The invention is based on the discovery that the deposit of a melt-blown product, e.g. as a non-woven web, can be controlled via the melt-blown arrangement according to the invention optimally and reliably. With the embodiment according to the invention an undesired floating of fibers in the area of the deposit screen can be eliminated and/or efficiently reduced. A very homogenous fiber deposit can be achieved and, surprisingly, inhomogeneities in the melt-blown products deposited can be largely minimized. Disturbing sections of higher or lower thickness in the melt-blown product produced are not observed. Additionally, disturbing inhomogeneities regarding the air permeability of the non-woven web or regarding the ratio of lateral strength to longitudinal strength are excluded. Furthermore, the primary suction area can be made shorter with respect to the longitudinal direction and/or the transportation direction of the deposit screen as compared with the suction area provided in known melt-blown arrangements. This results in advantageous energy savings, because the overall volume flow of suctioned air can be reduced. Without the separation in various suction areas according to the invention a single suction area in the deposit region, requiring a high suction speed, had to be used with larger dimensions in the transportation direction of the deposit screen. Therefore, in the melt-blown arrangements known an unnecessarily high volume stream is displaced, which again calls for high energy expenses.

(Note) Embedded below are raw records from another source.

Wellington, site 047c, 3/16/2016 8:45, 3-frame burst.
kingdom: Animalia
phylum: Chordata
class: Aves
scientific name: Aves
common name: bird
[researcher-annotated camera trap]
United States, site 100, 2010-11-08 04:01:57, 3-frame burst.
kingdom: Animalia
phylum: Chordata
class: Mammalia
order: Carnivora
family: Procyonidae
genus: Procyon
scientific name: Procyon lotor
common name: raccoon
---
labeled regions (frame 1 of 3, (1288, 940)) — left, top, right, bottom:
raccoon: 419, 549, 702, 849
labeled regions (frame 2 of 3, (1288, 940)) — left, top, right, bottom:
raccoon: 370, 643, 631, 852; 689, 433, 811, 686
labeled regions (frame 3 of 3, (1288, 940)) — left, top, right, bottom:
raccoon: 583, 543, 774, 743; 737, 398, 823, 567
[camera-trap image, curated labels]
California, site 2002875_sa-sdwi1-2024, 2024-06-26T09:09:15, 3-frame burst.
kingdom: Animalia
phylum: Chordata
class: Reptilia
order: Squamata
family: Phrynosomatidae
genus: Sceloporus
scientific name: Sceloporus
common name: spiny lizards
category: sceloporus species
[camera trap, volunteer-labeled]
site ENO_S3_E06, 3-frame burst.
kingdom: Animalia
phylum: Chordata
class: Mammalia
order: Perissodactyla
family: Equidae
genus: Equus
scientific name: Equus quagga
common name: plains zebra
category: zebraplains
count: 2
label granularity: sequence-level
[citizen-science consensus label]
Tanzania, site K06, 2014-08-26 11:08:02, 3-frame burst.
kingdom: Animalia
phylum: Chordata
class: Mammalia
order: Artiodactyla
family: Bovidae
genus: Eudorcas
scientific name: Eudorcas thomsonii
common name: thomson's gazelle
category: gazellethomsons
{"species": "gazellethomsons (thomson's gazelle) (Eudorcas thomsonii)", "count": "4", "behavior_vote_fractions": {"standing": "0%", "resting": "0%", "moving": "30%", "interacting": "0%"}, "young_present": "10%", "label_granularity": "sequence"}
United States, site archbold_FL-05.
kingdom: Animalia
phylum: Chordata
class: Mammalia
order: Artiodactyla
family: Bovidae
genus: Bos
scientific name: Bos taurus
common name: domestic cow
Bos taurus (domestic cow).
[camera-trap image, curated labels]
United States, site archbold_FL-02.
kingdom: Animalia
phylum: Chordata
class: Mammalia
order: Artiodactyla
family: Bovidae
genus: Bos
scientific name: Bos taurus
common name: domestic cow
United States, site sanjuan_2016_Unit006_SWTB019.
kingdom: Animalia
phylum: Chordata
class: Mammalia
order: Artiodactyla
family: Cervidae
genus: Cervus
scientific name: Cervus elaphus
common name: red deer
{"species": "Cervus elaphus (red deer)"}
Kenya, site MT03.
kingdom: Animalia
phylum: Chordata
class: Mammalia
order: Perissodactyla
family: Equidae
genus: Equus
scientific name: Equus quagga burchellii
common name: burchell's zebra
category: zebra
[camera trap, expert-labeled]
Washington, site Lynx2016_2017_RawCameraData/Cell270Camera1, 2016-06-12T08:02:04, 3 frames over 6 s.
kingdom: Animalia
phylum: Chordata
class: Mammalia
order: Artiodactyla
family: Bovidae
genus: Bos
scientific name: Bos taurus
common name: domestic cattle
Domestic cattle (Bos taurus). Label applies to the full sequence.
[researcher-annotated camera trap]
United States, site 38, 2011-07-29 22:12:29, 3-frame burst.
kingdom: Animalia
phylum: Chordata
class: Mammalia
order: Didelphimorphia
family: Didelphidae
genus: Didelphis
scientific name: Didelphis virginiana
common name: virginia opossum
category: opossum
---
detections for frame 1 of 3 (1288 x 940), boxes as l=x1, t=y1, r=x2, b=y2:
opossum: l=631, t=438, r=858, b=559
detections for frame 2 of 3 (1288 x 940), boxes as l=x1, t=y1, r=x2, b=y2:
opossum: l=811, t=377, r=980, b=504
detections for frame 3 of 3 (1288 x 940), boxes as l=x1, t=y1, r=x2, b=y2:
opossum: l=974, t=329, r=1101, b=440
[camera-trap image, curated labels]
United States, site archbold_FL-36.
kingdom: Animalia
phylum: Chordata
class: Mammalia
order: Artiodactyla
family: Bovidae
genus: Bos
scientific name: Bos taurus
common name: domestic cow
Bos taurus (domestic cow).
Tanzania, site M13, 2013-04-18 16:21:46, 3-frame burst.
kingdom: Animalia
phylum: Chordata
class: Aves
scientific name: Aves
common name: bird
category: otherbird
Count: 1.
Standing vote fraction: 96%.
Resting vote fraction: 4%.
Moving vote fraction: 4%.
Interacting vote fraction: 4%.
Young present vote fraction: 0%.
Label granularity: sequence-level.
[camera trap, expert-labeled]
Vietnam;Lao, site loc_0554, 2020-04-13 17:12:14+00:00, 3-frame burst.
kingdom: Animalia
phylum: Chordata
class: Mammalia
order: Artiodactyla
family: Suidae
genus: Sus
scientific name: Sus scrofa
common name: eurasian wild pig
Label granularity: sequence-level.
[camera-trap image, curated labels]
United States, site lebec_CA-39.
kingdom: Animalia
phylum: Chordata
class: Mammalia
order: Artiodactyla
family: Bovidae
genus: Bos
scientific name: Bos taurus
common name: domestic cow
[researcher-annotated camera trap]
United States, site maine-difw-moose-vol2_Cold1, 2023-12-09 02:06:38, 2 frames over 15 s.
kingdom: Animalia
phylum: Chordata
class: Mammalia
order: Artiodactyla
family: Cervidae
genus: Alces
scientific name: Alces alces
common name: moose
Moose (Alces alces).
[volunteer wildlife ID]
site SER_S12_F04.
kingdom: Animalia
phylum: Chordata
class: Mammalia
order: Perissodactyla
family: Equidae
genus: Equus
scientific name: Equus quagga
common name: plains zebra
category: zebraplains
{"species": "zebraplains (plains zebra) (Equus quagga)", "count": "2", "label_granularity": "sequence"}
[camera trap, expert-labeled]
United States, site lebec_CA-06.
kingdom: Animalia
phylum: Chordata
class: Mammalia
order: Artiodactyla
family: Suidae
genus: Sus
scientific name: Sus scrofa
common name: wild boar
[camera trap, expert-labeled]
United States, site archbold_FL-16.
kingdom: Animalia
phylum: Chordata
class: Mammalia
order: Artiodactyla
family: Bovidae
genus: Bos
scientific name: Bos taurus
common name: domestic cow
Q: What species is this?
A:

The above and other objects, features, and advantages will become more readily apparent from the following description, reference being made to the accompanying drawing in which:

FIG. 1 is a diagrammatic side view, partly broken away, of a melt-blown arrangement according to the invention;

FIG. 2 is an enlarged section of the region II of FIG. 1; and

FIG. 3 is a diagrammatic perspective view showing the suction boxes below the screen extending the full width of the melt blown web.

The drawing shows a melt-blown arrangement according to the invention for the production of melt-blown products, namely of non-woven webs. The melt-blown arrangement is provided with a nozzle 1 with the filaments 3 being extruded through its jet apertures 2. Advantageously, the nozzle 1 in the exemplary embodiment is provided with a row comprising a multitude of jet orifices 2. The filaments 3 are impinged upon by heated blast air 4, its direction of flow being shown in the drawing by way of corresponding arrows. Underneath the nozzle a continuously movable deposit screen 5 is provided, onto which the filaments 3 for the melt-blown non-woven web can be deposited. Air is drawn by suction through the deposit screen 5, so that the filaments 3 are more or less fully entrained by suction onto the deposit screen 5.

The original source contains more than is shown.